Aim of the task –
From the first line to the last, copy the listing exactly and omit the images.

··· Input ···

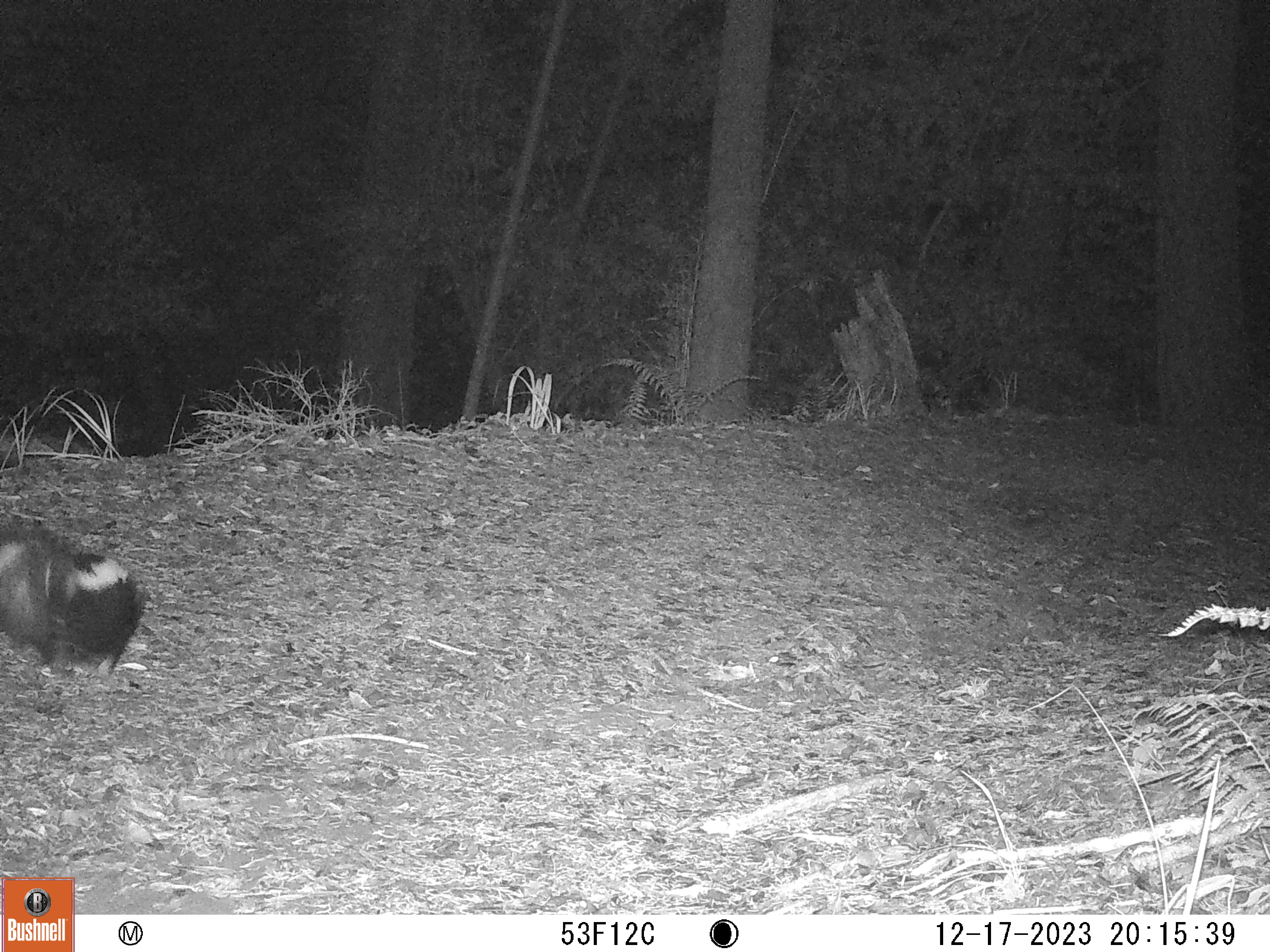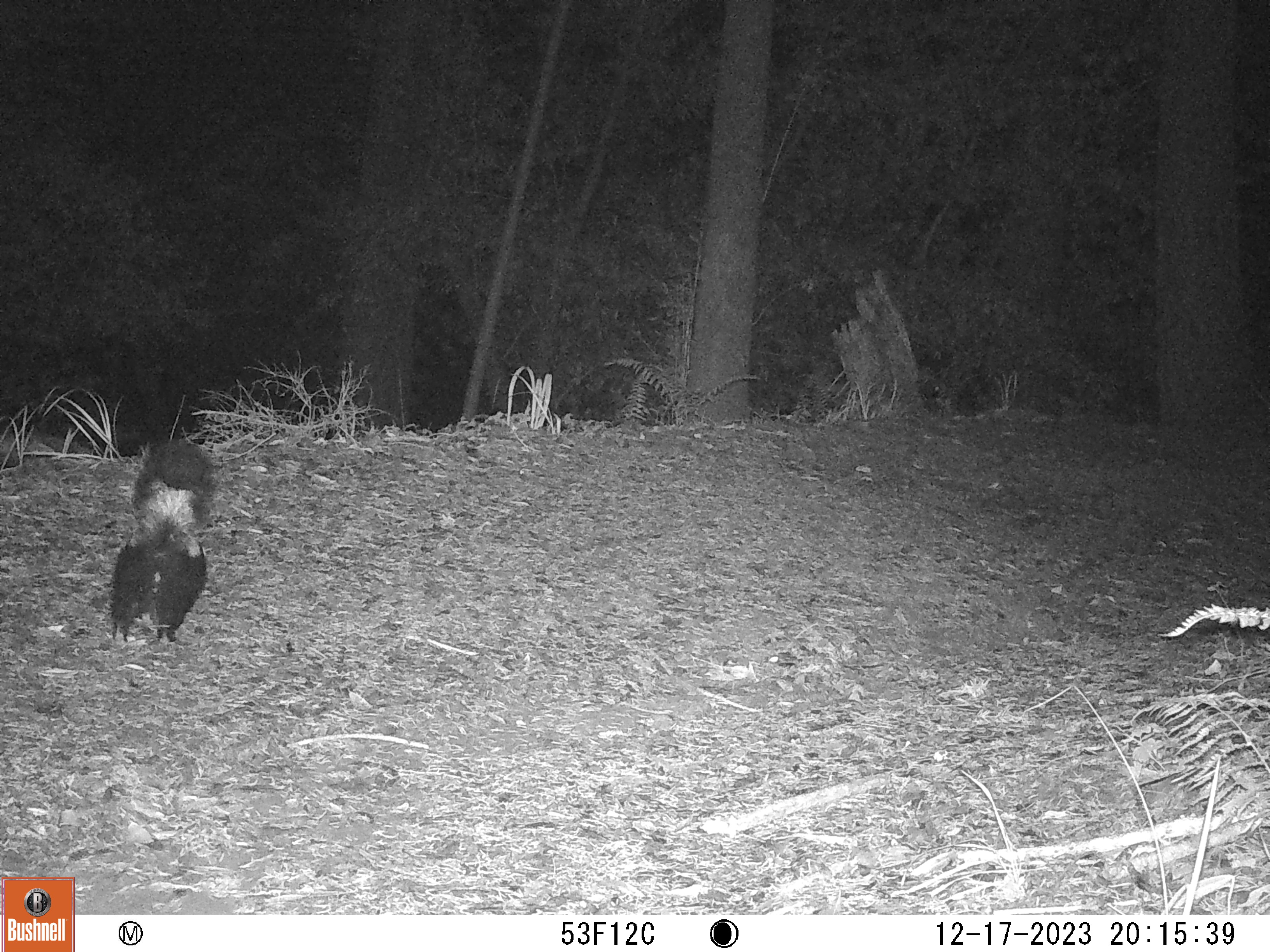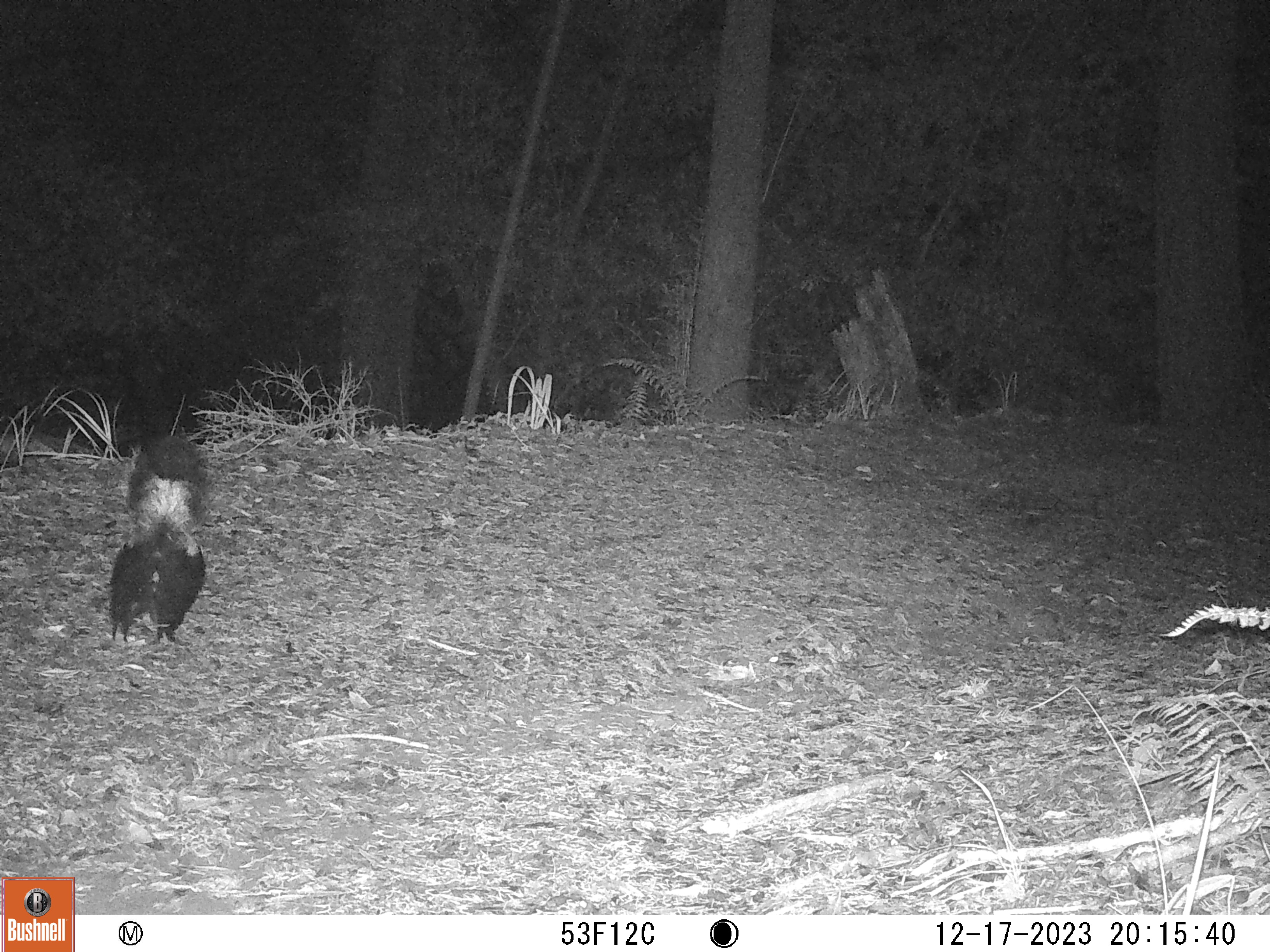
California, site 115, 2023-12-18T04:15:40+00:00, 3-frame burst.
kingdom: Animalia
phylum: Chordata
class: Mammalia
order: Carnivora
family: Mephitidae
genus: Mephitis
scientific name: Mephitis mephitis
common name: striped skunk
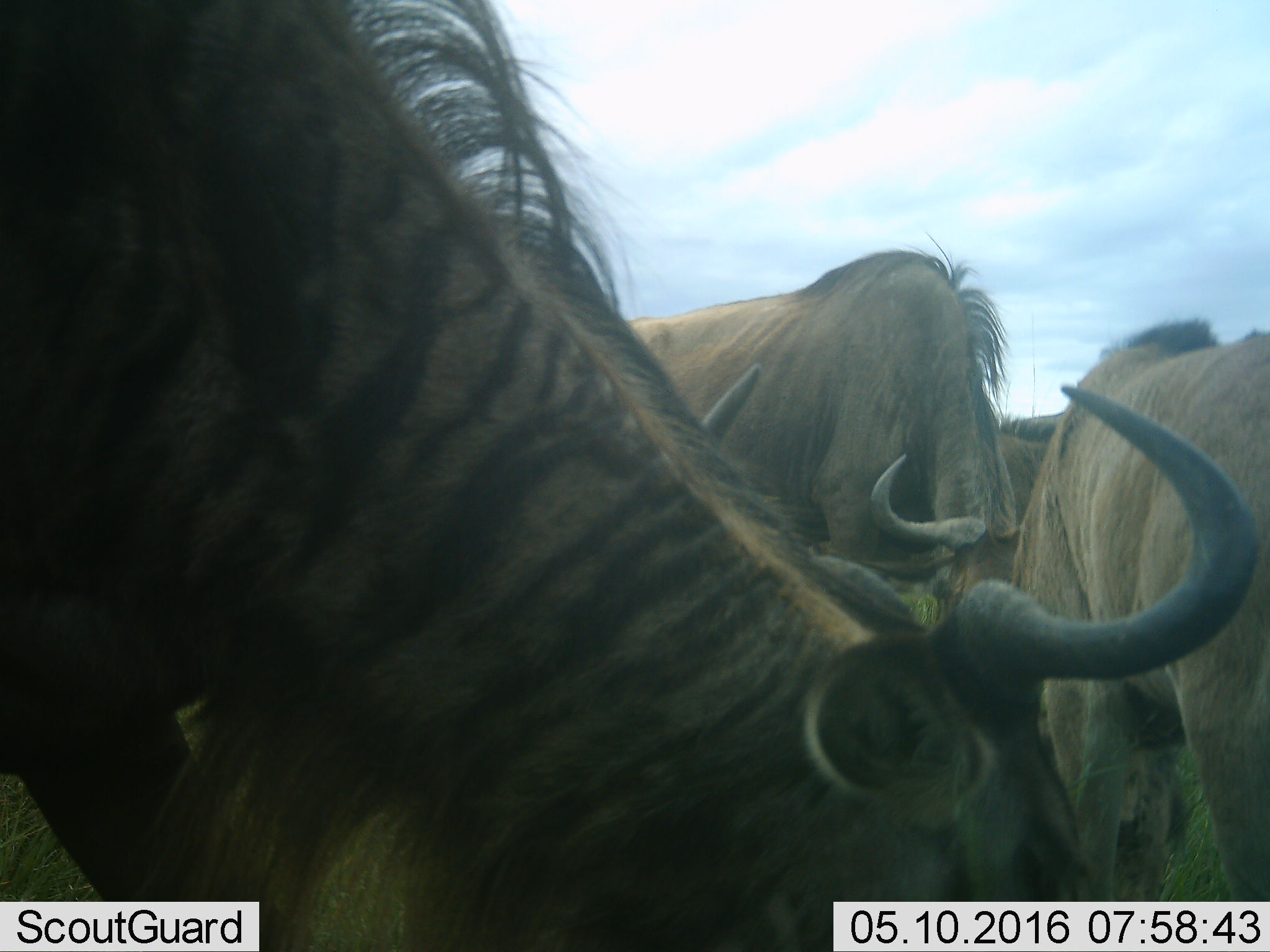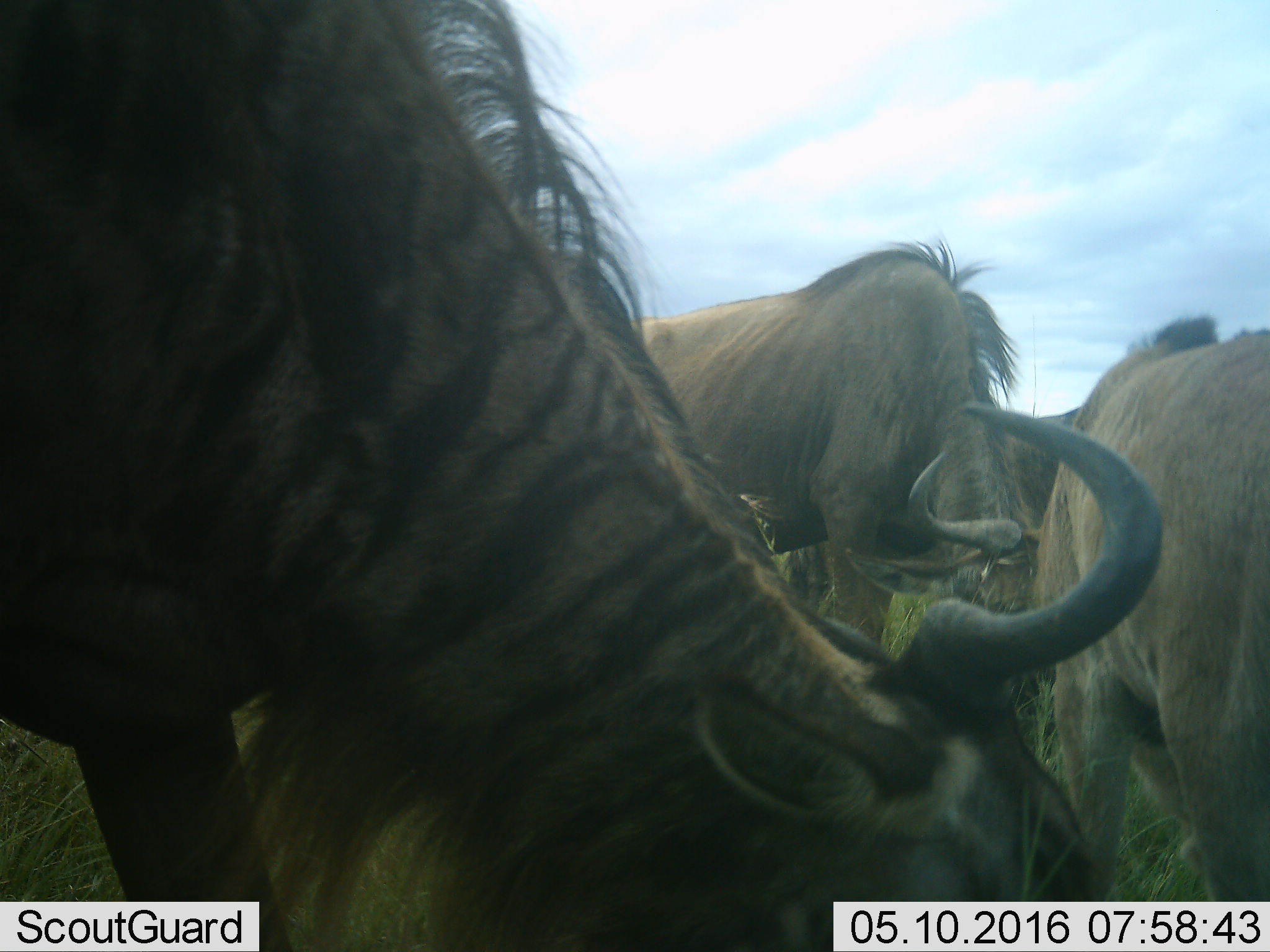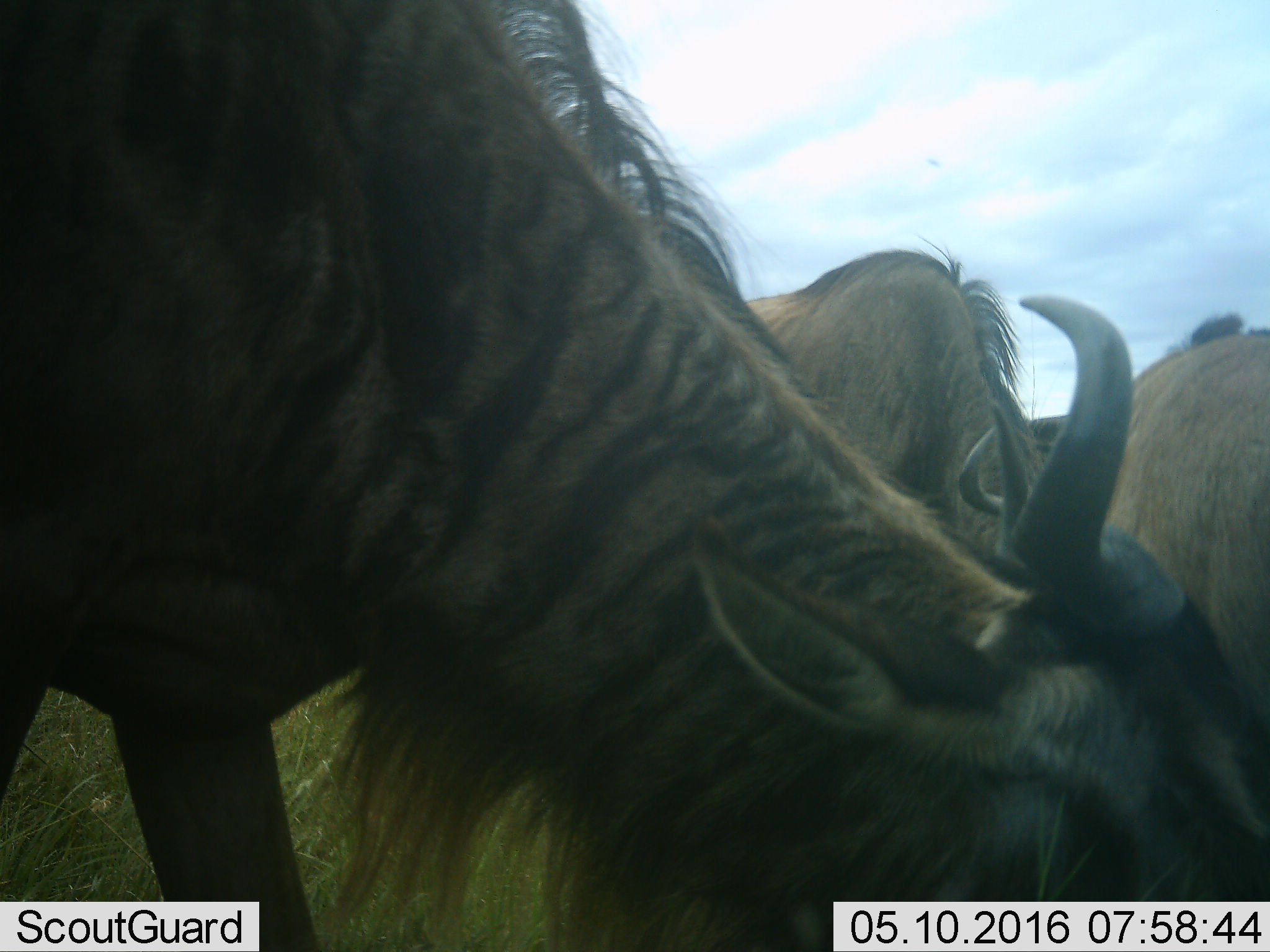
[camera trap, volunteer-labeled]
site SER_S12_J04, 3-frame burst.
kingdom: Animalia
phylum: Chordata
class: Mammalia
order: Artiodactyla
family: Bovidae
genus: Connochaetes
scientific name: Connochaetes taurinus taurinus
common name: blue wildebeest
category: wildebeestblue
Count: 4.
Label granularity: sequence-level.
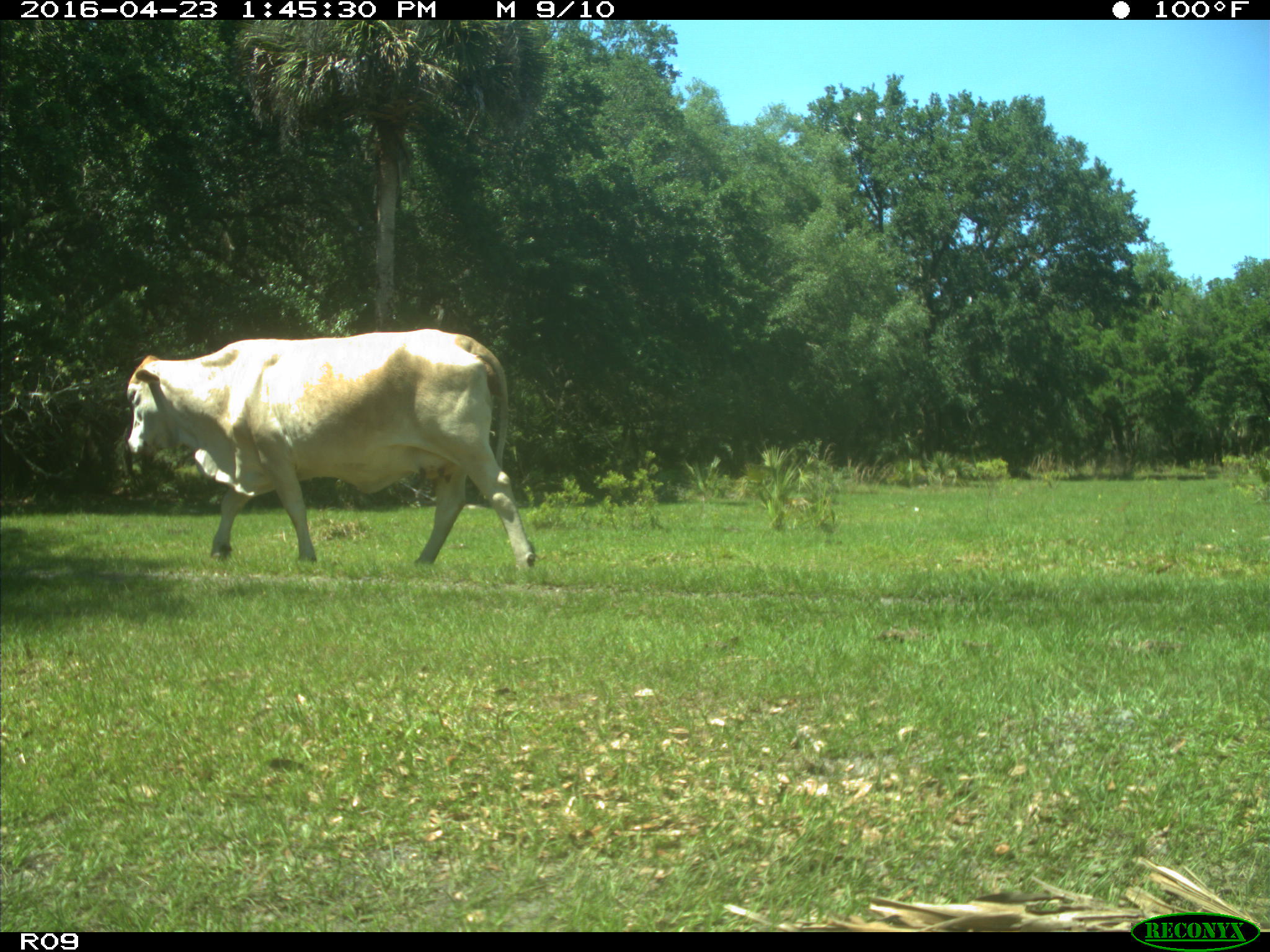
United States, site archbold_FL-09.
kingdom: Animalia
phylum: Chordata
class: Mammalia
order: Artiodactyla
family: Bovidae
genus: Bos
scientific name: Bos taurus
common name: domestic cow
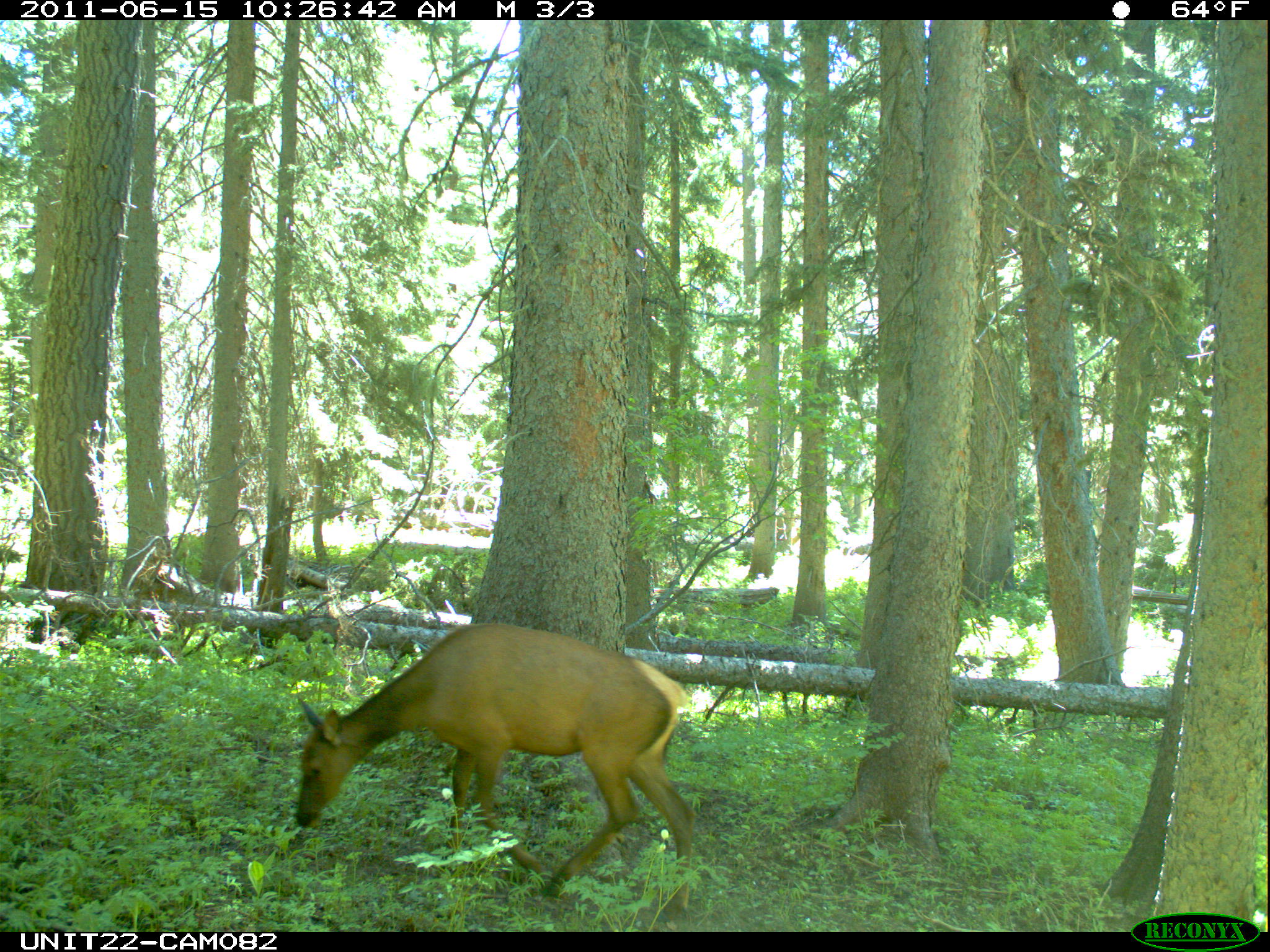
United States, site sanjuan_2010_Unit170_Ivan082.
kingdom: Animalia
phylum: Chordata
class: Mammalia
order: Artiodactyla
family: Cervidae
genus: Cervus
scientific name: Cervus elaphus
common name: red deer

···

Written answer –
California, site 115, 2023-12-18T04:15:40+00:00, 3-frame burst.
kingdom: Animalia
phylum: Chordata
class: Mammalia
order: Carnivora
family: Mephitidae
genus: Mephitis
scientific name: Mephitis mephitis
common name: striped skunk
[camera trap, volunteer-labeled]
site SER_S12_J04, 3-frame burst.
kingdom: Animalia
phylum: Chordata
class: Mammalia
order: Artiodactyla
family: Bovidae
genus: Connochaetes
scientific name: Connochaetes taurinus taurinus
common name: blue wildebeest
category: wildebeestblue
Count: 4.
Label granularity: sequence-level.
United States, site archbold_FL-09.
kingdom: Animalia
phylum: Chordata
class: Mammalia
order: Artiodactyla
family: Bovidae
genus: Bos
scientific name: Bos taurus
common name: domestic cow
United States, site sanjuan_2010_Unit170_Ivan082.
kingdom: Animalia
phylum: Chordata
class: Mammalia
order: Artiodactyla
family: Cervidae
genus: Cervus
scientific name: Cervus elaphus
common name: red deer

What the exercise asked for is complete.